They took up shovels, pickaxes, bare fingers to pry up the seedlings, the saplings just taking root and the seeds just planted still watered by the sweat and tears of those who lovingly tilled the brittle soil.
They offered nothing in return, barren ground where only anger grew, fertilized by fear, by by greed, by blindness.
Will we sit by and watch as promises wither under an ever stronger, more glaring sun, as hopes are blown away by arid winds, or will we again return to the soil, start over, our faith now perennial.
They circle slowly each in its own tier of a near cloudless sky, their wings still as if frozen, riding the breeze, dipping and rising, going nowhere, needing nowhere, riding, riding, looking down at the wetland, and circling, until with a shift in the breeze the vulture vortex shifts east, and you watch them shrink, thankful that they are simply out for a flight, and not finding a meal in the reeds and trees where all the other birds live.
We do not like to admit that nature laughs at us as we pretend to bend her to our will and desires.
We dam and reroute rivers, but the river knows well that it will return, flow where it wishes, for it will be here long after we have returned to the soil.
Still, now and again nature grows weary with our meddling and unleashes her fury in ways we are incapable of stopping, and laughs when we seek divine intervention from the utter depths of our powerlessness.
You really ought to pause and wonder just how different the world might be today if in that crucial moment things had gone in a wholly different direction.

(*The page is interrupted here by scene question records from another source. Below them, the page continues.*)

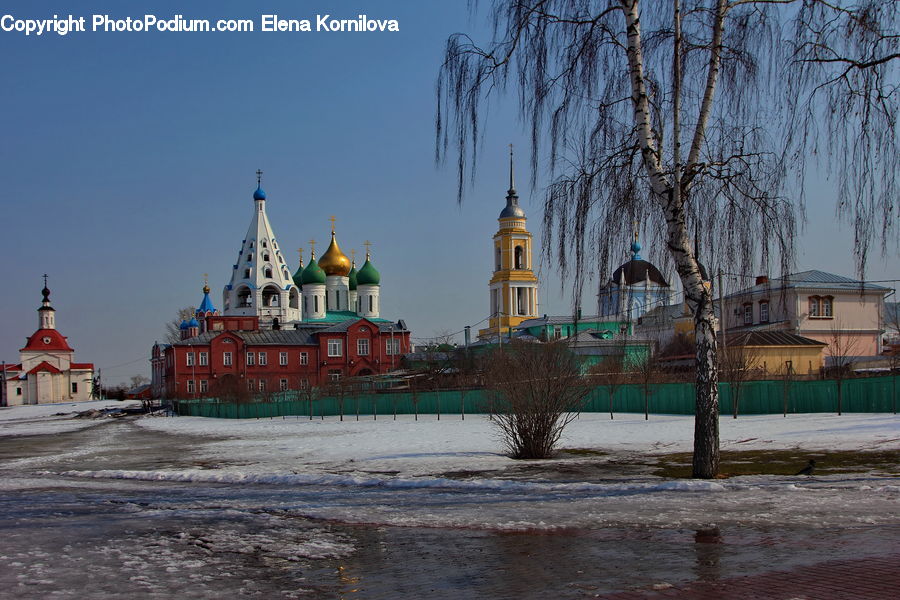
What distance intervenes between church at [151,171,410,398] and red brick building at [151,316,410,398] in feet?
0.30

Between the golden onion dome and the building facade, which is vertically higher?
the golden onion dome

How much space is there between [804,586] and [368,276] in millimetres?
93978

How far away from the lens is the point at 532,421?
18734 mm

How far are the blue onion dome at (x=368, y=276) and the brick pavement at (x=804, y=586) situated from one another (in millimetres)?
93373

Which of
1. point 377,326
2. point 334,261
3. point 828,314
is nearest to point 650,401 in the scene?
point 828,314

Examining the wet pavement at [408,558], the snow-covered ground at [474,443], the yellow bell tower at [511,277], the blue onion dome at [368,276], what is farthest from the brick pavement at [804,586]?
the blue onion dome at [368,276]

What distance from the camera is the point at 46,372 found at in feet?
366

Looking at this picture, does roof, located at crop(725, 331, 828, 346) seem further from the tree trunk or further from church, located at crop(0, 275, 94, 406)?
church, located at crop(0, 275, 94, 406)

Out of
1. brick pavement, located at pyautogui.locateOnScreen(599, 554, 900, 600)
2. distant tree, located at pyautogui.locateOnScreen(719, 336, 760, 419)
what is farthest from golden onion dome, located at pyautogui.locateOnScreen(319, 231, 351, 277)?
brick pavement, located at pyautogui.locateOnScreen(599, 554, 900, 600)

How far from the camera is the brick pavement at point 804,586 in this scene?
234 inches

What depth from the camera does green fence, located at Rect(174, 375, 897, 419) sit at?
104 feet

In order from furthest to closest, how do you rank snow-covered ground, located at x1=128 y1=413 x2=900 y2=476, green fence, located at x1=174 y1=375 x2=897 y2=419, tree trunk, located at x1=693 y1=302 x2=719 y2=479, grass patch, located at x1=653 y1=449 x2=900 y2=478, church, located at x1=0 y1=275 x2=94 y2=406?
1. church, located at x1=0 y1=275 x2=94 y2=406
2. green fence, located at x1=174 y1=375 x2=897 y2=419
3. snow-covered ground, located at x1=128 y1=413 x2=900 y2=476
4. grass patch, located at x1=653 y1=449 x2=900 y2=478
5. tree trunk, located at x1=693 y1=302 x2=719 y2=479

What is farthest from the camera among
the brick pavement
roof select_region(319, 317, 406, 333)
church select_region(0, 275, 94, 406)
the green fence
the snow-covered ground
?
church select_region(0, 275, 94, 406)

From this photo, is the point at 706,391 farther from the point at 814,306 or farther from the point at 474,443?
the point at 814,306
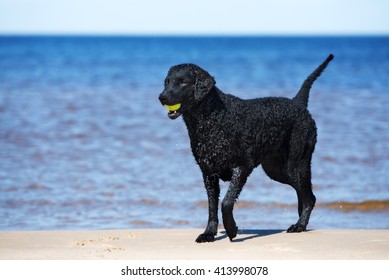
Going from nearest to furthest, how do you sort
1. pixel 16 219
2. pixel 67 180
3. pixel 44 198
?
pixel 16 219 < pixel 44 198 < pixel 67 180

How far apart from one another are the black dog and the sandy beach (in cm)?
31

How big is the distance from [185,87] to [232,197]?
99cm

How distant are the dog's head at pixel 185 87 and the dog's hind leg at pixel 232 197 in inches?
27.5

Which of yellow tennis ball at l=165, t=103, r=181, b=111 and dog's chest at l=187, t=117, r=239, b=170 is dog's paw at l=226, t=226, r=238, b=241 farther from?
yellow tennis ball at l=165, t=103, r=181, b=111

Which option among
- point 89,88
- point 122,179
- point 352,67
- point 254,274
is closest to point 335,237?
point 254,274

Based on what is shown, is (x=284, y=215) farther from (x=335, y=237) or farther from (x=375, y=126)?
(x=375, y=126)

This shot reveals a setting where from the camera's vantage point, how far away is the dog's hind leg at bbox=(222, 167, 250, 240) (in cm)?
656

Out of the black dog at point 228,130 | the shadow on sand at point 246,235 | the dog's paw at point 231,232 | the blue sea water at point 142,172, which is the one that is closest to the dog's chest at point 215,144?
the black dog at point 228,130

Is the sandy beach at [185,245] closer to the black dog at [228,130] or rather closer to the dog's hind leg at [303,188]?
the dog's hind leg at [303,188]

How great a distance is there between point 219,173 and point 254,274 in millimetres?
1397

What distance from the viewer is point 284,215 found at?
9.49 meters

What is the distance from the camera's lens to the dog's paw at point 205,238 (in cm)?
681

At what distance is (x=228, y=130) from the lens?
6723 mm

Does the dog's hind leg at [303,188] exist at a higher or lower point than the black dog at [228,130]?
lower
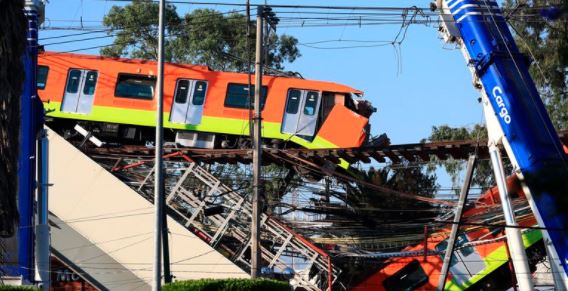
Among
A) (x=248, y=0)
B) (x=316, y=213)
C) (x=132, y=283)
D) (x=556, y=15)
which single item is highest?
(x=248, y=0)

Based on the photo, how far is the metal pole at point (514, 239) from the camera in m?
24.0

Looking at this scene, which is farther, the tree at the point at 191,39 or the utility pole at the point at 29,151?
the tree at the point at 191,39

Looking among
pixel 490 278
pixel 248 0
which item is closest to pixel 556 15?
pixel 248 0

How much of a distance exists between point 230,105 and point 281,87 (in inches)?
75.4

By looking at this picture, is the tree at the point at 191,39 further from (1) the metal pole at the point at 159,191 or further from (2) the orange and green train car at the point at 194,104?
(1) the metal pole at the point at 159,191

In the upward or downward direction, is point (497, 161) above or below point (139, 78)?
below

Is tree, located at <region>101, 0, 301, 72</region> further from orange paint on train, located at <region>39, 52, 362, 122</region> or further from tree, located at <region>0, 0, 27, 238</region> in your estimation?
tree, located at <region>0, 0, 27, 238</region>

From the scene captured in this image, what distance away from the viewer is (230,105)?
37906 mm

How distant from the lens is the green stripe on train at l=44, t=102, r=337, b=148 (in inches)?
1459

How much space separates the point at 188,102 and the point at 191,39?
19.3 metres

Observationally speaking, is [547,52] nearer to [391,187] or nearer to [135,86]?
[391,187]

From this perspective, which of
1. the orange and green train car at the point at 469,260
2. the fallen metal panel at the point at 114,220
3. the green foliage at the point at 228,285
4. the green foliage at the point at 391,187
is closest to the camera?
the green foliage at the point at 228,285

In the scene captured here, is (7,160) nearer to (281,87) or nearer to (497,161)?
(497,161)

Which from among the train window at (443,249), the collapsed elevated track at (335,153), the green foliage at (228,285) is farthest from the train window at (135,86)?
the green foliage at (228,285)
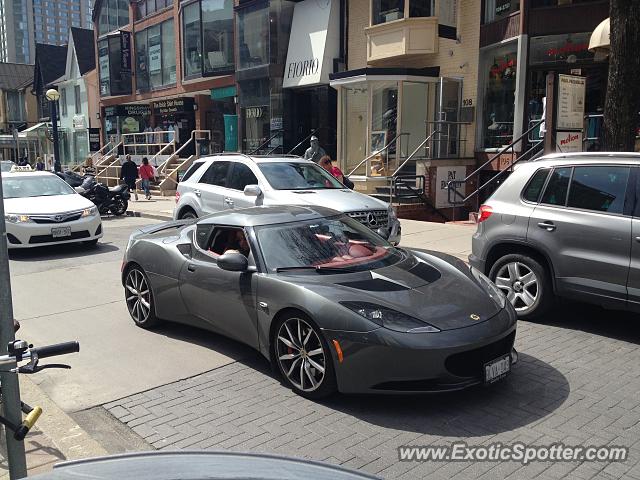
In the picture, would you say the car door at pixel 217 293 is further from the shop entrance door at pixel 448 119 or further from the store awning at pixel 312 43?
the store awning at pixel 312 43

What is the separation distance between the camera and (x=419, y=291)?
4656 millimetres

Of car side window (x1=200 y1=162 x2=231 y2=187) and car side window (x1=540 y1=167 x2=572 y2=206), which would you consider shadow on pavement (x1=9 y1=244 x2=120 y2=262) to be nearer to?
car side window (x1=200 y1=162 x2=231 y2=187)

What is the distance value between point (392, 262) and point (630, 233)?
2304 mm

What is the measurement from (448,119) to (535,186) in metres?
11.2

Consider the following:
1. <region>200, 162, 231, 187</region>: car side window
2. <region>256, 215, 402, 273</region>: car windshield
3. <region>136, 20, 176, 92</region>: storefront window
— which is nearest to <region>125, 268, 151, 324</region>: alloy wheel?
<region>256, 215, 402, 273</region>: car windshield

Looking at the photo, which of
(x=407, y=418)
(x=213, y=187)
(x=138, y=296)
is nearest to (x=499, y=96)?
(x=213, y=187)

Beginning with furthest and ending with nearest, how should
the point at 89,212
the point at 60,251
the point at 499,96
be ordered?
the point at 499,96 < the point at 60,251 < the point at 89,212

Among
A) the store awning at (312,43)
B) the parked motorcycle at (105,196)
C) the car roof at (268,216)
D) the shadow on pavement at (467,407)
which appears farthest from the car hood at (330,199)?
the store awning at (312,43)

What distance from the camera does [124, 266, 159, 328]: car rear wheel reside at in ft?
20.9

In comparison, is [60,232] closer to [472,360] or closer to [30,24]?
[472,360]

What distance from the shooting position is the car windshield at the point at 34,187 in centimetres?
1212

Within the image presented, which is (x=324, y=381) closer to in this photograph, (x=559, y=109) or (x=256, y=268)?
(x=256, y=268)

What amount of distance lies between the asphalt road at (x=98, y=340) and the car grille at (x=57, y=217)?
1343 mm

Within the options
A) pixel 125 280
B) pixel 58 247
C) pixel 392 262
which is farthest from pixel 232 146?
pixel 392 262
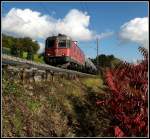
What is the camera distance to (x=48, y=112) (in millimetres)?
10492

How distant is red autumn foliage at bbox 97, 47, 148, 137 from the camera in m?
9.27

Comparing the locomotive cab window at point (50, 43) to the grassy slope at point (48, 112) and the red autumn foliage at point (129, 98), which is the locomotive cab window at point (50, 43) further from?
the red autumn foliage at point (129, 98)

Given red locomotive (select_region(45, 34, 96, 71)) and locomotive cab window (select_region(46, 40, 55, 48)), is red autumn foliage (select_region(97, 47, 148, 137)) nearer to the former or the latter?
red locomotive (select_region(45, 34, 96, 71))

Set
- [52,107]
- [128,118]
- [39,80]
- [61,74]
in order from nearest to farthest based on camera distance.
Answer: [128,118]
[52,107]
[39,80]
[61,74]

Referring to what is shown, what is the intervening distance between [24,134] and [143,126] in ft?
9.25

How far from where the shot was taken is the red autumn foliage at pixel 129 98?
30.4 ft

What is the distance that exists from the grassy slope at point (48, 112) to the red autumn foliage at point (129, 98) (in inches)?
40.0

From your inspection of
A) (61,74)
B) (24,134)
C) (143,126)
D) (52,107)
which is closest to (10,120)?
(24,134)

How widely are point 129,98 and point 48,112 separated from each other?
2277 mm

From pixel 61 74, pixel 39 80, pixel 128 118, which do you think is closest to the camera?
pixel 128 118

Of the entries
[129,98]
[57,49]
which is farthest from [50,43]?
[129,98]

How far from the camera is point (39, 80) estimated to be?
12.1 meters

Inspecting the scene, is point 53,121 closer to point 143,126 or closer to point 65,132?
point 65,132

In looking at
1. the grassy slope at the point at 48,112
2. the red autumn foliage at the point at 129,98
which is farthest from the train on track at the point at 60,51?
the red autumn foliage at the point at 129,98
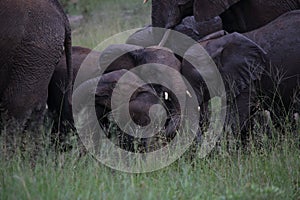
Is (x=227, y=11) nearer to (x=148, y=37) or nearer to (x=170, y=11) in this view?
(x=170, y=11)

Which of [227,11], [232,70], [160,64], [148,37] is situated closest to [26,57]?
[160,64]

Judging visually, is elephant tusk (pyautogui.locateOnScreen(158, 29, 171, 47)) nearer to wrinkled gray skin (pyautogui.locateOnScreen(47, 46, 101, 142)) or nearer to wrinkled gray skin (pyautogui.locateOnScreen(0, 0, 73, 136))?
wrinkled gray skin (pyautogui.locateOnScreen(47, 46, 101, 142))

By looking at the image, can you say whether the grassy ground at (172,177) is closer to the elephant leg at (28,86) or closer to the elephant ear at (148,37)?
the elephant leg at (28,86)

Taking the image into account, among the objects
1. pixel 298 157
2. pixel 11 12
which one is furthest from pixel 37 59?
pixel 298 157

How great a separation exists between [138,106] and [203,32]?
1867 millimetres

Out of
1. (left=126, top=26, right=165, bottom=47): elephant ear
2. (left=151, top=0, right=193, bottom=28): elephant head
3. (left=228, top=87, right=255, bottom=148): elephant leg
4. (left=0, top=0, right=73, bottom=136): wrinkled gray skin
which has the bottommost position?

A single moment can set the course for all of the moments that follow, a definite future plucked from an infinite array of possibilities.
I mean, of course, that moment when Mr. McGuire, in the guise of Walter Brooke turns to Benjamin Braddock, for what if he had said “I want to say just one word to you: Ecology” and when asked what he meant, he would add “There’s a great future in ecology. Think about it.”
It is the difference I always notice between small and large cities: the parks.
When you sit deeply within Boston Commons or Central Park you can feel the city always threatening to encroach and once again make you its prisoner, smell and hear the city, traffic and trucks rumbling, horns played in a cacophonous symphony.
In small cities you can sit in a park and wonder where downtown could be, distant, a whisper perhaps alwlays unseen, and you can get lost in dreams of childhood smell newly mown grass, and listen unimpeded to the stories the trees are all to willing to tell.